Scrub typhus is a major cause of morbidity and mortality in Southeast Asia. Diagnosis of scrub typhus is difficult due to a lack of accessible validated diagnostic tools. Despite its objectivity, the diagnostic accuracy of ELISA tests is influenced by methodological and patient factors. This study aims to evaluate the performance of a novel in-house ELISA developed in the Mahidol Oxford Tropical Medicine Research Unit (MORU) for anti-scrub typhus group IgM and IgG compared to the “gold standard” reference IFA and PCR, and to determine whether the in-house ELISA can be used as a seroepidemiological screening tool and/or stand-alone test for scrub typhus.
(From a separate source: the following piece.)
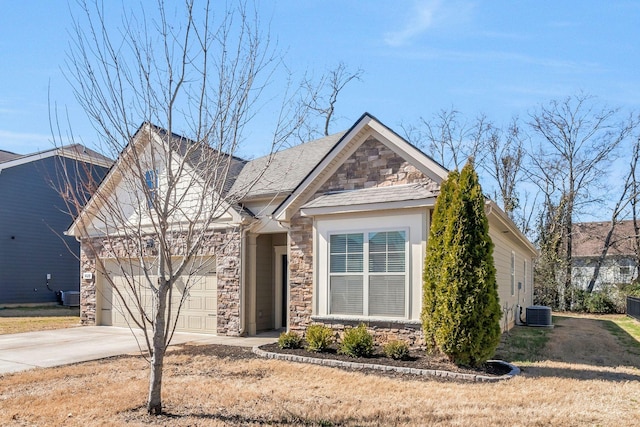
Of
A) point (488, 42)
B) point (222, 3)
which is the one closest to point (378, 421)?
point (222, 3)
A total of 1,976 admission and 1,438 participant follow-up sera collected in the Lao PDR (Laos) were tested with ELISA for IgM and IgG. Samples with an ELISA OD≥0.50 were tested with IFA for IgM and/or IgG. A strong positive relationship was present between ELISA ODs and IFA titers for admission IgM (r2: 0.70, p <0.005) and IgG (r2: 0.76, p<0.005), and for follow-up IgM and IgG (both r2: 0.76, p<0.005) samples. The best compromise between sensitivity and specificity for the ELISA OD cut-off is likely to be between 0.8–1.0 for IgM antibodies and 1.2–1.8 for IgG antibodies. These results demonstrate that the diagnostic accuracy of the MORU in-house scrub typhus group ELISA is comparable to that of IFA, with similar results as reported for the commonly used InBios Scrub Typhus Detect ELISA, validating the use of the in-house ELISA. The optimal ELISA cut-off would depend on the use of the test, and the desired sensitivity and specificity. Further studies are required to authenticate the use of these cut-offs in other endemic regions. This in-house ELISA has the potential to replace the imperfect IFA, which could ultimately reduce the burden of scrub typhus by improving the rate of scrub typhus diagnoses in endemic low-resource areas.